Salin kembali seluruh tulisan tadabbur tentang QS Asy-Syu‘arā' ayat 87 di bawah ini huruf demi huruf, tanpa mengubah, menambah, atau menghilangkan apa pun.

Kutipan Terpilih.
——
TADABBUR QURAN: ASY SYU'ARA' 87

TADABBUR QURAN: ASY SYU'ARA' 87

Hai pencari cahaya! ✨🌝 

بِسْمِ اللّٰهِ الرَّحْمٰنِ الرَّحِيْمِ

Catatan 8 Juli 2025,

Masih dalam tadabbur doa Nabi Ibrahim A.S, kali ini Lumira ingin mengajakmu menyelami makna dari QS Asy-Syu‘arā' ayat 87, doa yang meminta agar dijauhkan dari kehinaan pada hari kebangkitan. Di tengah kehidupan ini, kita sering kali diuji oleh hinaan manusia lain, hanya karena kita berbeda atau tidak sesuai dengan ekspektasi mereka.

TADABBUR QURAN: ASY SYU'ARA' 87

Yang membuat luka itu lebih dalam adalah ketika hinaan datang dari orang yang kita anggap paling mengerti, orang yang kita harapkan menjadi pendukung, bukan penentang. Tapi semakin ke sini, Lumira belajar satu hal: tidak semua hinaan itu pantas ditelan mentah-mentah.
——
Bagian Data.
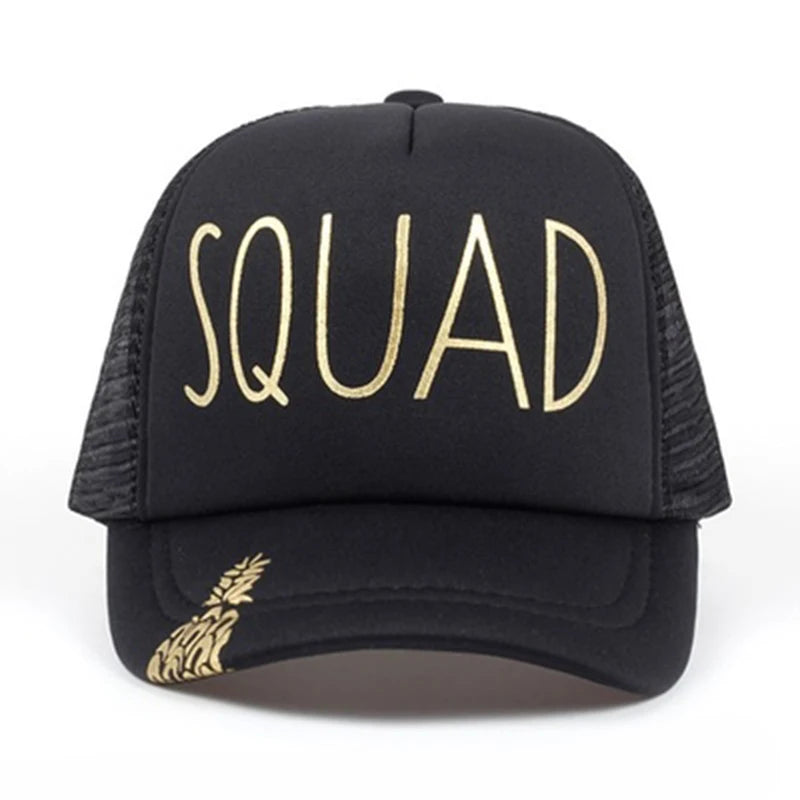 Unisex Casual Baseball Cap Sports Snapback Golf Hat SQUAD BRIDE printing Hip Hop Hats Summer Breathable Mesh Caps Gorras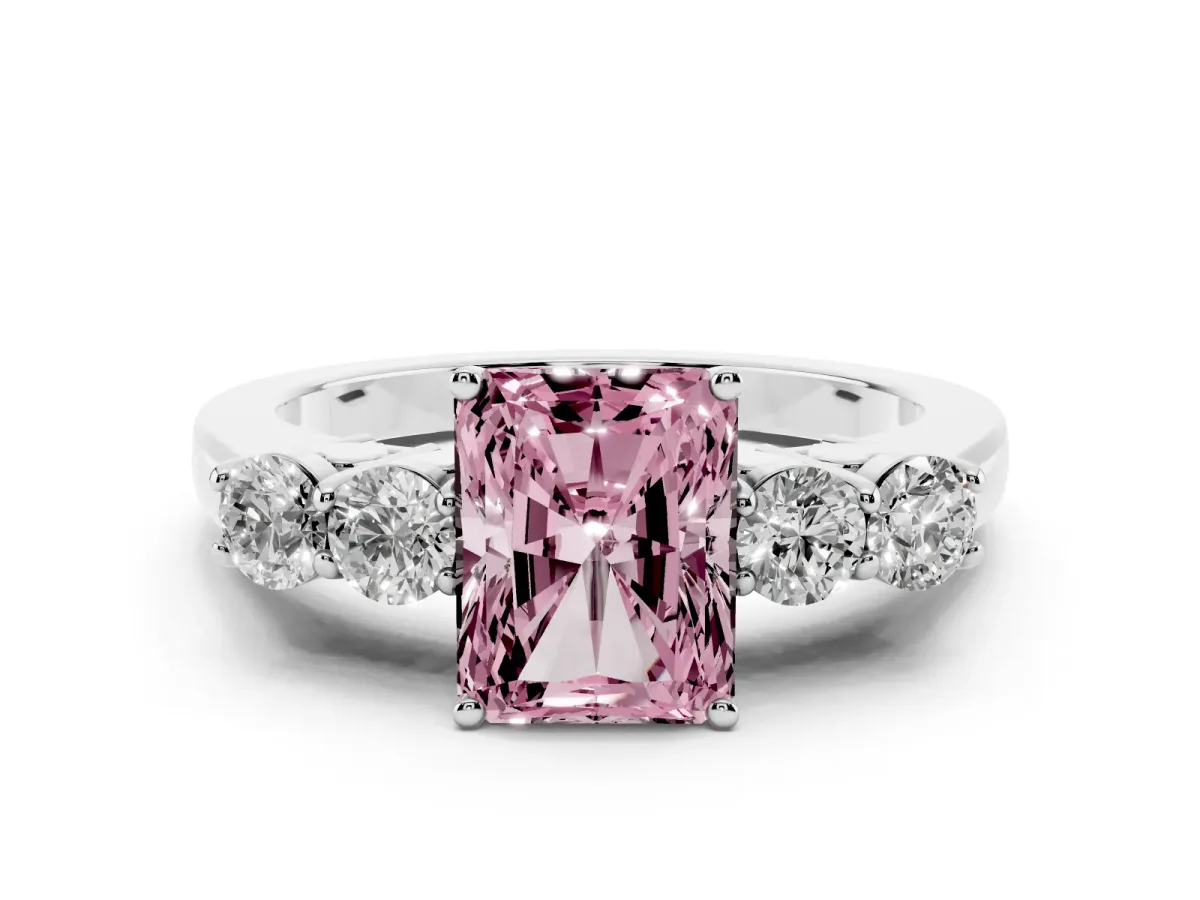 Fancy Pink Radiant Cut Diamond Five-Stone Prong Set Band Ring Set in Platinum with Polished Band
——
Jawaban Anda.
TADABBUR QURAN: ASY SYU'ARA' 87

TADABBUR QURAN: ASY SYU'ARA' 87

Hai pencari cahaya! ✨🌝 

بِسْمِ اللّٰهِ الرَّحْمٰنِ الرَّحِيْمِ

Catatan 8 Juli 2025,

Masih dalam tadabbur doa Nabi Ibrahim A.S, kali ini Lumira ingin mengajakmu menyelami makna dari QS Asy-Syu‘arā' ayat 87, doa yang meminta agar dijauhkan dari kehinaan pada hari kebangkitan. Di tengah kehidupan ini, kita sering kali diuji oleh hinaan manusia lain, hanya karena kita berbeda atau tidak sesuai dengan ekspektasi mereka.

TADABBUR QURAN: ASY SYU'ARA' 87

Yang membuat luka itu lebih dalam adalah ketika hinaan datang dari orang yang kita anggap paling mengerti, orang yang kita harapkan menjadi pendukung, bukan penentang. Tapi semakin ke sini, Lumira belajar satu hal: tidak semua hinaan itu pantas ditelan mentah-mentah.